## [Provided passage]
The INPA 6.4.3 Full.rar likes there do not work anymore.


----------



## nemesis1379 (May 11, 2015)

Shawn looking to work on my 2008 X5 4.8i any way i can get that software and will it work with my car?


----------



## shawnsheridan (Jan 10, 2009)

nemesis1379 said:


> Shawn looking to work on my 2008 X5 4.8i any way i can get that software and will it work with my car?


PM sent.


----------



## ret (Nov 28, 2017)

Hey Shawn i'm also looking to get INPA working for my X5 n62. I hope you can help me out.


----------



## shawnsheridan (Jan 10, 2009)

ret said:


> Hey Shawn i'm also looking to get INPA working for my X5 n62. I hope you can help me out.


PM sent.


----------



## henri.lilja (Nov 27, 2016)

Looking for alternative datens for X5 N62 too.


----------



## ore0 (Nov 7, 2016)

*inpa*

I also need help. I have INPA 5.06 and have the e70 option but when I click under engine for N62 I get an error.

Requested control unit not found etc etc etc
Control unit found "N62_TUE2"

Trying to get more info as I am getting a generic Pcode P0340
Need INPA to give me more info so I can figure out what sensor is bad


----------



## BMW735E65 (Jan 6, 2018)

In need of it also for INPA N62 engine! Tnx alot!


----------



## shawnsheridan (Jan 10, 2009)

ore0 said:


> I also need help. I have INPA 5.06 and have the e70 option but when I click under engine for N62 I get an error.
> 
> Requested control unit not found etc etc etc
> Control unit found "N62_TUE2"
> ...





BMW735E65 said:


> In need of it also for INPA N62 engine! Tnx alot!


PM's sent.


----------



## BMW735E65 (Jan 6, 2018)

No PM received yet. Tnx in advance for sending


----------



## shawnsheridan (Jan 10, 2009)

BMW735E65 said:


> No PM received yet. Tnx in advance for sending


Sent, again.

## [Extracted data]
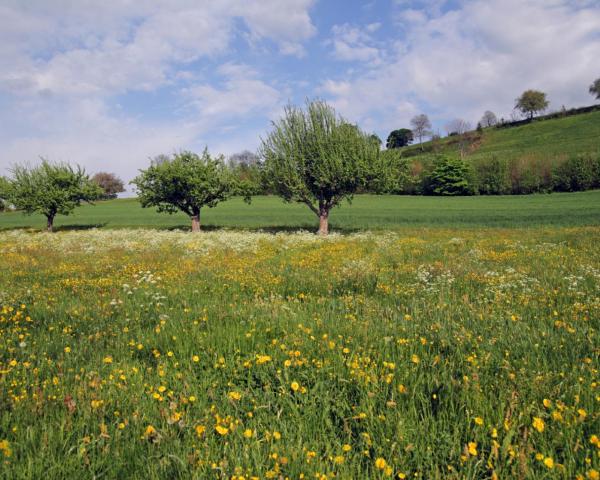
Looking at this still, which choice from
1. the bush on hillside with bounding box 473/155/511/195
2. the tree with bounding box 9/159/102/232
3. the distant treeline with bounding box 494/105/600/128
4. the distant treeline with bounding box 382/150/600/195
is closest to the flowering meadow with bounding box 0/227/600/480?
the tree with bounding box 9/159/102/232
* * *
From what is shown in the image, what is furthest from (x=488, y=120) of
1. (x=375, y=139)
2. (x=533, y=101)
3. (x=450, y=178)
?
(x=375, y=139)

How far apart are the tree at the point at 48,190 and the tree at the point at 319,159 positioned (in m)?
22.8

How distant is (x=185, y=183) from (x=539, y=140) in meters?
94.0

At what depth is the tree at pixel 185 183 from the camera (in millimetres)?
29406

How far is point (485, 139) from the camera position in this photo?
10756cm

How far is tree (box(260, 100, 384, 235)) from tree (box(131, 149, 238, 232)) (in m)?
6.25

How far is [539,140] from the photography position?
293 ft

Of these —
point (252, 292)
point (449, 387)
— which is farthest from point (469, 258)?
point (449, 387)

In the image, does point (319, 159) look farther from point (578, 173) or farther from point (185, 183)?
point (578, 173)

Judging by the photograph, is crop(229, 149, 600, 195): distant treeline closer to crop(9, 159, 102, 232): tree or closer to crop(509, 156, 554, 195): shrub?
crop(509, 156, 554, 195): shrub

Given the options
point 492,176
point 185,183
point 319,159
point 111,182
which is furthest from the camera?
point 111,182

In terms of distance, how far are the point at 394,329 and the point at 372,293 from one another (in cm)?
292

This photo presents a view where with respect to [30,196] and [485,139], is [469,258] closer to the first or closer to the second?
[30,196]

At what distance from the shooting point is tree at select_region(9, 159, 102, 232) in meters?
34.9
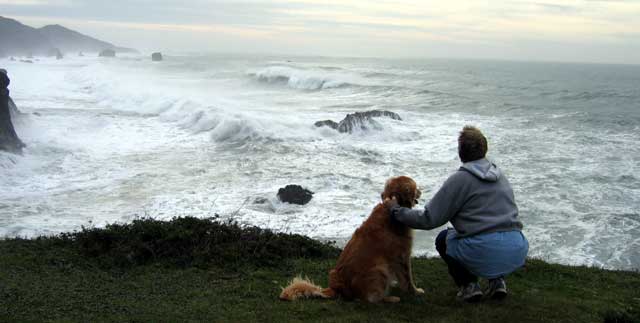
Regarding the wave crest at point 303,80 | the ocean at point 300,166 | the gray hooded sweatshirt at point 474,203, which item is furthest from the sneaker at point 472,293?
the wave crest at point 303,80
...
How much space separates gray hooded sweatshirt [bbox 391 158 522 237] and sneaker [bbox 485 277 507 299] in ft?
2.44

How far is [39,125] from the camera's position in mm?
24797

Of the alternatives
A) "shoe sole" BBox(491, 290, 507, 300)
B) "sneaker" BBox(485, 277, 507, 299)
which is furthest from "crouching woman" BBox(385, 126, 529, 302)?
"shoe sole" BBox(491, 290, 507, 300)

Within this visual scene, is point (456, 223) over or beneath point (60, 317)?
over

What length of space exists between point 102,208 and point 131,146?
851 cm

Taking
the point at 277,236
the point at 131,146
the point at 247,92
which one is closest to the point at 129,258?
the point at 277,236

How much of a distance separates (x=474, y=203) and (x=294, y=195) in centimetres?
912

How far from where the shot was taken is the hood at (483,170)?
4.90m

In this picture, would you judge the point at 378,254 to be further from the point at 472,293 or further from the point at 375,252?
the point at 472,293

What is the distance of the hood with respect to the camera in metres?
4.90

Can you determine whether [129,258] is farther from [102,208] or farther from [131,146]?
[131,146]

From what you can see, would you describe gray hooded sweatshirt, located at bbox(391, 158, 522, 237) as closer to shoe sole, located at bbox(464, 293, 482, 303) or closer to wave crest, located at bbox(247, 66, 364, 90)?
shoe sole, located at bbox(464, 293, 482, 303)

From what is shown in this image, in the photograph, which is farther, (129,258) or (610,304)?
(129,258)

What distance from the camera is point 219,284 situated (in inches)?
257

## [To do]
Could you extend the forum thread about getting INPA software working for BMW N62 engines past its last post? These records come from a separate source, unrelated to the text.

## [Exercise response]
----------



## mak1z (Sep 15, 2010)

In need of it also for INPA N62 engine! Tnx alot!


----------



## DrDoomsday (Jun 23, 2019)

I have an e65 745i and inpa is saying error when trying to Select N62 Engine...?


----------



## DrDoomsday (Jun 23, 2019)

*anyone?*

so nobody has a working INPA with e65_n62 engine modules?


----------



## spinner99 (Jan 27, 2019)

Hey

Hopefully this helps.

What I ended up doing was getting some updated files from another version of BMW Tools I found, however it was in German so I didn't update everything, just the files I needed. The version I had (Mike's) was fully engilsh, but the cfg files are obviously a bit old and didn't have support for some of the newer modules.

The files I updated to get me going were
ME9N62_2.ipo for the N62_TUE2 Engine 
GS19D_EA.ipo for the GS19D transmission 
DXC8_P.ipo for access to the ABS/DSC to do a brake bleed (not 100% sure on that).

To update the files I just copied them to the c:\ec-apps\inpa\sgdat folder , then if necessary I edited the c:\ec-apps\inpa\cfgdat\E60.ENG file (in notepad++) to add in the lines I needed

e.g. under the [ROOT_MOTOR] section, I added a line that says ENTRY= ME9N62_2, N62_TUE2 For N62.
And now if I go to E60 -> Engine, I see "N62_TUE2 for N62 and I choose that one.

The way it works is
ENTRY= is a new line to show in INPA
ME9N62_2 is the file to use (c:\ec-apps\inpa\sgdat\ME9N62_2.ipo)
N62_TUE2 for N62 is the text that shows in INPA for you to select

I've also installed ISTA D which is quite useful, but I do still prefer INPA for some things.

PM me if you need more.


----------



## EU_330ci (Nov 26, 2019)

shawnsheridan said:


> PM sent.


It seems like a lot of people have figured out thier INPA issues with the help of Shawn 

Ive gone through 5 different installs with INPA in the hopes that i can get my e70 N62 to fire up (needs ews-dme alignment)
I am very curious to know how Shawns version of INPA differs from the ones ive downloaded. So Shawn if you're still around, I would also like a copy of your INPA please.

Also, is there a specific sequence that needs to be followed when your do the dme-ews alignment? for example log off, take the key out, wait 10 minutes.. anything like that?

Thank you in advance for any and all the help!


----------



## shawnsheridan (Jan 10, 2009)

EU_330ci said:


> It seems like a lot of people have figured out thier INPA issues with the help of Shawn
> 
> Ive gone through 5 different installs with INPA in the hopes that i can get my e70 N62 to fire up (needs ews-dme alignment)
> I am very curious to know how Shawns version of INPA differs from the ones ive downloaded. So Shawn if you're still around, I would also like a copy of your INPA please.
> ...


PM sent.

I have no idea on ews-dme alignment though. Not anything I have ever done.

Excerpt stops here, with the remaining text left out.